Марфа! Марфа! Ты хлопочешь, ты заботишься о многом, ты поставила похлебку, затеваешь пироги,
а сестра твоя, Мария, тихо села ради Бога подле ног моих усталых, молча слушает Его.

Марфа! Марфа! Что ты хнычешь! Перестань пыхтеть и дуться, причитать и суетиться. Сядь и вякать не моги.
Вон сестра твоя, Мария, вся вниманье и смиренье, в слух безмолвный обратилась, вся от мира не сего.

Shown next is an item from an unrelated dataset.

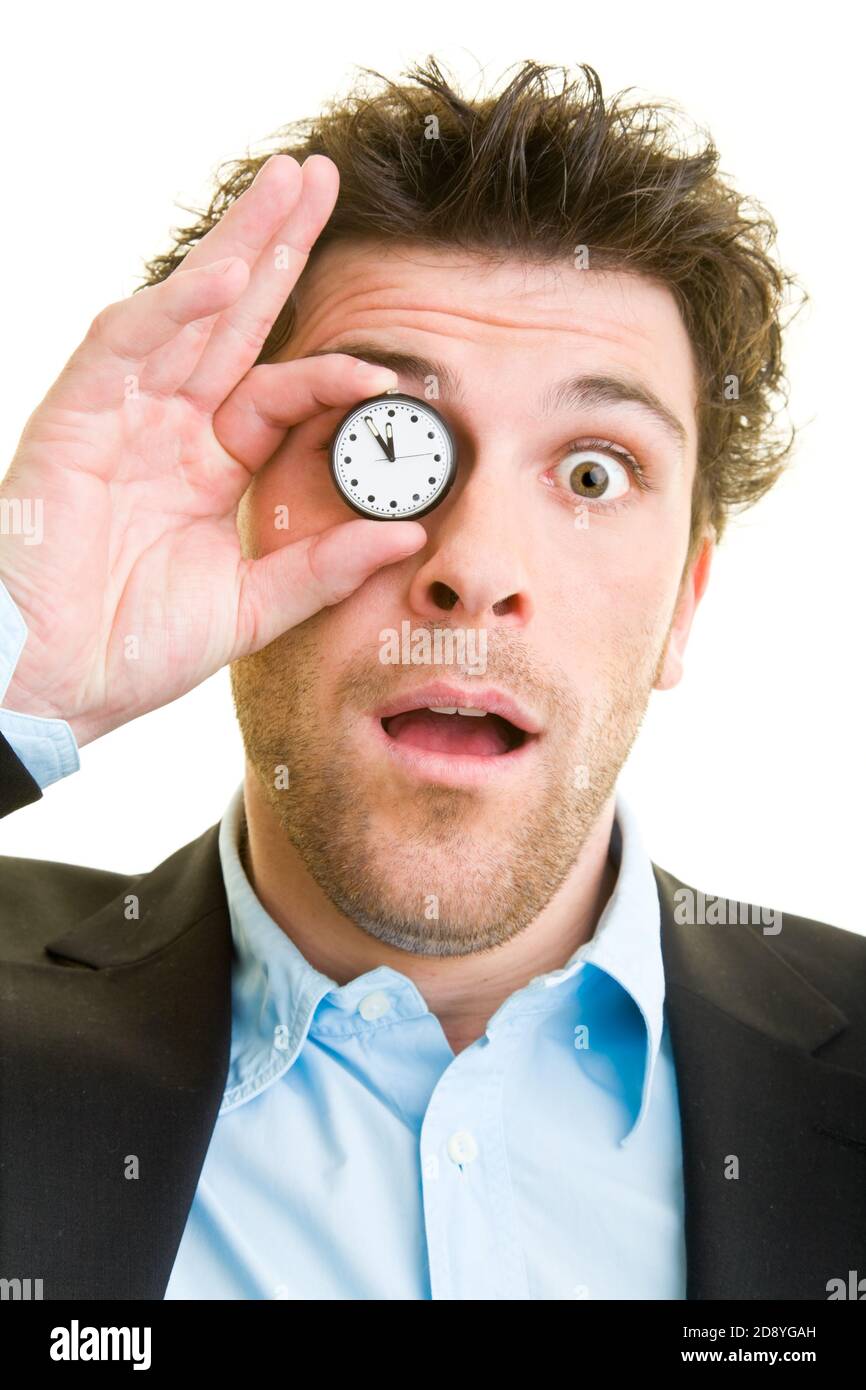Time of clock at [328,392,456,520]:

Марфа! Марфа! Ты клокочешь, как похлебка, возмущеньем, ты пыхтишь, кухонным гневом набухая, как квашня.
Перестань, уймись, утишься, сядь и вслушайся смиренно, как сестра твоя Мария молча слушает меня.

Марфа! Марфа! Что ты хочешь? Ведь одно всего и нужно: позабыв квашню и скалку, и очаг, и злобу дня,
как сестра твоя Мария, позабывши все на свете, избирая часть благую, слушать радостно меня.

Марфа! Марфа! Что ты квохчешь? Все на свете бренно, тленно, все пожрется - и похлебка, и квашня, и письмена,
кухня, Марфа… Лишь Мария, обратясь в веках в статyю, будет слушать безответно, в камень, в слух обращена.




Псалом 57
(партитура)


Псалом 57
1 Начальнику хора. Не погуби. Писание Давида.
……..
7 Боже! сокруши зубы их в устах их; разбей, Господи, челюсти львов!
8 Да исчезнут, как вода протекающая; когда напрягут стрелы, пусть они будут как переломленные.
9 Да исчезнут, как распускающаяся улитка; да не видят солнца, как выкидыш женщины.
10 Прежде нежели котлы ваши ощутят горящий терн, и свежее и обгоревшее да разнесет вихрь.
11 Возрадуется праведник, когда увидит отмщение; омоет стопы свои в крови нечестивого.
12 И скажет человек: <подлинно есть плод праведнику! итак есть Бог, судящий на земле!>


Ремарки                                             Исполнители ;    Текст
----------------------------------------------------------------------------------------------------
Начальнику хора: медленно, правильно.     Хор (ангелы): "…<подлинно есть плод праведнику!.."
Зав. отделением: вытеснение, замещение.  1 мужской голос: "…возрадуется праведник, когда увидит отмщение."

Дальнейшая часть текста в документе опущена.